Strange Magic: Cleveland Cavaliers Blasted in Fourth by Orlando

Scott MilesSenior Analyst IMarch 17, 2008

I was really excited about the moves the Cleveland Cavaliers made at the trade deadline. Ben Wallace, Wally Szczerbiak, Delonte West, and Joe Smith—major upgrades, on paper, over Larry Hughes, Drew Gooden, and the cast of thousands we gave up to acquire them.

But the Cavs are just 7-6 in the 13 games since the four have joined the team, and following the disheartening loss to Orlando tonight—getting outscored 31 to 18 in the fourth quarter, scoring just three points in a decisive five and a half minute stretch—I have my doubts about this Cavs team and how they will fare in the postseason.

What happened to this vaunted defense? Among the league leaders in that category last year, the Cavs got torched time and again by Orlando’s ability to spread the floor. The Cavs committed to doubling Dwight Howard, leaving someone open on the perimeter.

The on-the-ball defense was atrocious as well, especially in the second half as Orlando’s guards penetrated the paint and then kicked it out to an open shooter. Completely inexcusable.

I’m tired of hearing our announcers (FRED MCLEOD) make excuses. "Oh, the new players are just learning the system on defense, blah blah blah. I only have a job because Dan Gilbert likes me."

No—Keeping the opposing ballhandler in front of you has nothing to do with a defensive "system." That’s garbage!

It’s about effort and being physical and aggressive and moving your feet! Plus, these guys are professionals. They’ve had almost a month to figure out this “system” and get it done!

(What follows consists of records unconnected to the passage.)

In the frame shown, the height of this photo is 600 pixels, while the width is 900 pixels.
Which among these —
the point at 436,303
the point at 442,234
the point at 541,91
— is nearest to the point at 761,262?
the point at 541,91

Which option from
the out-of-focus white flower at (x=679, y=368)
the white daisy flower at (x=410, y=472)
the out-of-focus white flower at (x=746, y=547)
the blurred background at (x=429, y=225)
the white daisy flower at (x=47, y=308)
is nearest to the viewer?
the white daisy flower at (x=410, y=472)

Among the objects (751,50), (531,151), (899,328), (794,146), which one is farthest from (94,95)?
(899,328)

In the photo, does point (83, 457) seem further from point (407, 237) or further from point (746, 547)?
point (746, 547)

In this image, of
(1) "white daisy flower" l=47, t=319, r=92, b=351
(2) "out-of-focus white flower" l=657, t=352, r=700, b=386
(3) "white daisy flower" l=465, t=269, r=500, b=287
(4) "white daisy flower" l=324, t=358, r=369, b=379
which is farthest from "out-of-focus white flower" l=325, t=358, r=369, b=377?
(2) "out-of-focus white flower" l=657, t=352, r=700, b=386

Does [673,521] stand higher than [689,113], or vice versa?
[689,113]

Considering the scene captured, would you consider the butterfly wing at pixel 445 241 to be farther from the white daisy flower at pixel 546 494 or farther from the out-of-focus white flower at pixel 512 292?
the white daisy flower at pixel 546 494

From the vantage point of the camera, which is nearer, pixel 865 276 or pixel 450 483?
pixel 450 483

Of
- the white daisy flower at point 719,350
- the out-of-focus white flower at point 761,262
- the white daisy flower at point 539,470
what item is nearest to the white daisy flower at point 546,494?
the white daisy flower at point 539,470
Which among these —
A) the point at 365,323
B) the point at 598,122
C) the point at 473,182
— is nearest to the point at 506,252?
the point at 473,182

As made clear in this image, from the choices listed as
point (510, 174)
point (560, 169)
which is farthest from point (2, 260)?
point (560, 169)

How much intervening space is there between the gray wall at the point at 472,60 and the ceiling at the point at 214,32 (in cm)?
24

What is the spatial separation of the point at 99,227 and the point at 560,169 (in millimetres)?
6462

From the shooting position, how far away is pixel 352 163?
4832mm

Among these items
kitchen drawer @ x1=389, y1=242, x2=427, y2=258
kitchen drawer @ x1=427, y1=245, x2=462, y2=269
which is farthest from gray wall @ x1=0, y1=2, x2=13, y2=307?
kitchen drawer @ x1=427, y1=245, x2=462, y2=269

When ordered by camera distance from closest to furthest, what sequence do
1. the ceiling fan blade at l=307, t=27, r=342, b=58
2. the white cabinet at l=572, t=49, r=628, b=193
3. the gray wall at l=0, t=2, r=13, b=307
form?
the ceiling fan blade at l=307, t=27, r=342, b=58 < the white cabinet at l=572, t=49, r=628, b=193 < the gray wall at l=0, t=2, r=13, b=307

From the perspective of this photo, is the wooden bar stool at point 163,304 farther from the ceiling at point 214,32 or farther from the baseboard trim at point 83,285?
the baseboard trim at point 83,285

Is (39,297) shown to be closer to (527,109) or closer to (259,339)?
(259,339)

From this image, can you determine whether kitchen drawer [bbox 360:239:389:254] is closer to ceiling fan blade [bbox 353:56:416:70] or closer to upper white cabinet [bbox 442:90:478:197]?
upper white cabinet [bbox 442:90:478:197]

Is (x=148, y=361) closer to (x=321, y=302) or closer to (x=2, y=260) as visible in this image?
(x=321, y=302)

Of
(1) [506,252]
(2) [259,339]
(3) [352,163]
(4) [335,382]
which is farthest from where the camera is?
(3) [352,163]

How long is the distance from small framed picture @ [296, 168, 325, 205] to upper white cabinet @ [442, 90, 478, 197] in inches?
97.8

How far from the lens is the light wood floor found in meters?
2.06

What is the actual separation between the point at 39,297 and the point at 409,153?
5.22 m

The small-ball offense in the fourth quarter was also nonexistent. The opening minutes of the quarter saw LeBron handle the ball exclusively and will his way to the basket. That didn’t happen for the final eight minutes of the quarter though, as the Magic steadily turned a one-point lead into double figures.

The possession that epitomized the Cavs offensive woes came with around 4:30 left, as West dribbled the ball behind the three-point line until only four or five seconds remained on the shot clock. He forced a pass to Sasha Pavlovic, who somehow nailed a deep three, while LeBron stood about 10 feet behind the play the entire time.

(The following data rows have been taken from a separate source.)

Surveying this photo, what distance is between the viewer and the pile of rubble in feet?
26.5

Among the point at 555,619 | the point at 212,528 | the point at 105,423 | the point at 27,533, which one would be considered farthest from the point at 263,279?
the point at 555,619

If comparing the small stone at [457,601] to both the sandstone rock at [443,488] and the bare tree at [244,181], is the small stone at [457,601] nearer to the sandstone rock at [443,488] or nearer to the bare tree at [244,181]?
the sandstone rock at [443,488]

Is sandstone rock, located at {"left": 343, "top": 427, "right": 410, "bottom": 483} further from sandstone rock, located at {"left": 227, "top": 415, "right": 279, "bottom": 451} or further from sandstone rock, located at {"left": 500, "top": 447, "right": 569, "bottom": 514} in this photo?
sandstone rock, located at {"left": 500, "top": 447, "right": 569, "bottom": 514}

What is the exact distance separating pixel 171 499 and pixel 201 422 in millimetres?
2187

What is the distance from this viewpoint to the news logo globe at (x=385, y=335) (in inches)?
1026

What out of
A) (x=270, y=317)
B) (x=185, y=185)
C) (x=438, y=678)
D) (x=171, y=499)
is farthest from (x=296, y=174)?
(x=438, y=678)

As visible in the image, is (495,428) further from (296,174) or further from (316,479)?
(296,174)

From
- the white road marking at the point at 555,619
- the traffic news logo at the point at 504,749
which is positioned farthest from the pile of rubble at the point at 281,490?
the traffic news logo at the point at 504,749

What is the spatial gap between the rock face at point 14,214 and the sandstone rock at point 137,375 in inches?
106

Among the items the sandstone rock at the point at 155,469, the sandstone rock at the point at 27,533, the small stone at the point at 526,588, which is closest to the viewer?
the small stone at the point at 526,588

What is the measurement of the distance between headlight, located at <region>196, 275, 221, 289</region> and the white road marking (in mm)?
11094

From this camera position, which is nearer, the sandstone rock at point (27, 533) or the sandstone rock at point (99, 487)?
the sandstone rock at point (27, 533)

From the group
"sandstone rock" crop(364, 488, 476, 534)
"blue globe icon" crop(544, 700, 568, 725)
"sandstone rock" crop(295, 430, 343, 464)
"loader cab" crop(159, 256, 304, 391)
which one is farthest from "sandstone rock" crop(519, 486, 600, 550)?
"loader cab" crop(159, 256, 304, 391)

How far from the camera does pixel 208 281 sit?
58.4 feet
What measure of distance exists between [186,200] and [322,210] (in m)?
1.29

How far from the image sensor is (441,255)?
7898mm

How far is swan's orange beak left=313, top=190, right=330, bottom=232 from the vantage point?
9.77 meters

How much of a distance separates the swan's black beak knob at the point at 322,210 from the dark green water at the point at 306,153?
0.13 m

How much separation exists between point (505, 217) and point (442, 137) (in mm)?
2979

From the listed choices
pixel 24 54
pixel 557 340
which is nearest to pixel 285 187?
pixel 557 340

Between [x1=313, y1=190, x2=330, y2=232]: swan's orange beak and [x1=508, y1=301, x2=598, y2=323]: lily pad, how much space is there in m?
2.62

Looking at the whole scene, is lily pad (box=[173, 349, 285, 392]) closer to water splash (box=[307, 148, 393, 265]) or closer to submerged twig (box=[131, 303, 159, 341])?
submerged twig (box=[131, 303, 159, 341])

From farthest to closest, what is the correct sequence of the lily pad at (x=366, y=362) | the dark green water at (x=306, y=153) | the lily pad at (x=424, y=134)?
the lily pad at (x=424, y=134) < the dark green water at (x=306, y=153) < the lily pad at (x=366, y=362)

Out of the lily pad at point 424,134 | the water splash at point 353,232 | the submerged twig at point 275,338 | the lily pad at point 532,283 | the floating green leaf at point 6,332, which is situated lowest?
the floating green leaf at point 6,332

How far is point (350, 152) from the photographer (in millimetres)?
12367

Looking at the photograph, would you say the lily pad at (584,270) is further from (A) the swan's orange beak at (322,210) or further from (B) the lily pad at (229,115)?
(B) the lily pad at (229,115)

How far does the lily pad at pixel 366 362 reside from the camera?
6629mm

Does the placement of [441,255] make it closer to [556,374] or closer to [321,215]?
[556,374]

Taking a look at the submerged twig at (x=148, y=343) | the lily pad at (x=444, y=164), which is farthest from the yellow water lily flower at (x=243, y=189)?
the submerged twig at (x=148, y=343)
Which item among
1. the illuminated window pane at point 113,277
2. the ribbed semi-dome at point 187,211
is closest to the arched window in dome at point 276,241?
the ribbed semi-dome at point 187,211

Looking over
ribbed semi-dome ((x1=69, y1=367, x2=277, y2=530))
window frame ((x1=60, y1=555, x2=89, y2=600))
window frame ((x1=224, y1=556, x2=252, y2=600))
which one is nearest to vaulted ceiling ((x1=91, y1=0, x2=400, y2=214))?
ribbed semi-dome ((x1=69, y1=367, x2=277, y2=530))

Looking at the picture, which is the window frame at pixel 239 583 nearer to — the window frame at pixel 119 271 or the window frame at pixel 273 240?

That is not an offense. That is not basketball. I don’t know what it is, except the same mess we've had for years without any semblance of plays being run or anything.

Szczerbiak has clearly struggled since the trade, missing countless open shots. He played just six minutes tonight and missed three of four shots. He’s shooting just 32 percent from the field in March, making 24-of-75 shots and two 3-pointers in the past five games.

He has become—dare I say it, Cavs fans?—Larry Hughes, except not nearly as good of a defender.

(Hughes, for the record, is shooting 40 percent from the floor in the 11 games he’s played in Chicago. Just thought I’d mention that.)

OK, so what can the Cavs do to get better? It’s pretty clear that they will finish no higher than the fourth seed in the East, as Cleveland trails Orlando by 6.5 games for third with just 14 games left.

The Cavs are also three games up on fifth place Toronto, and have three games left on their schedule with Detroit, one against New Orleans, another against Orlando, another against surging Philly, plus two games with Chicago and one with New Jersey. (Can’t overestimate those last two since we lost to both of them recently.)

The fourth spot and first round homecourt advantage is no guarantee. The Cavs absolutely have to get better on the defensive end. Remember, the offense sucked last year and we still made it to the Finals. Big Ben has played as advertised, blocking shots and grabbing rebounds, but I’m concerned about his ability to defend quicker and more athletic four’s—like a Rashard Lewis—and without Hughes, Devin Brown is the only perimeter defender who can keep his man in front of him. (LeBron’s almost there, but not quite.)

West is solid as well. He did a nice job guarding St. Joe’s pal Jameer Nelson tonight, although I think even I could hold Nelson below 10 points in an NBA game. But when the Cavs have to go to the bench, the defense is not there. amon Jones (I’ll give him back the ‘J’ with how well he's been shooting, but he’ll never, EVER, earn the ‘D’ in his first name) can’t stop anyone, and who knows how effective Daniel Gibson will be when he returns.

On offense, it’s simple: Either give the ball to LeBron and get the hell out of the way (a strategy perfected by every Cavs player over the past four years), or MOVE AROUND without the ball and try to get yourself open.

It also takes, on average, 12-14 seconds for us to bring the ball up the court and even get some type of play set up, which is fine...if it was high school rules without a shot clock or college with a 35-second shot clock.

But in the NBA, you have GOT to do something with the basketball early in the shot clock. You have to. It’s that simple.

The Pistons come to town Wednesday night. If the Cavs don’t improve their fourth quarter effort from tonight, they’re going to get blown out by Detroit.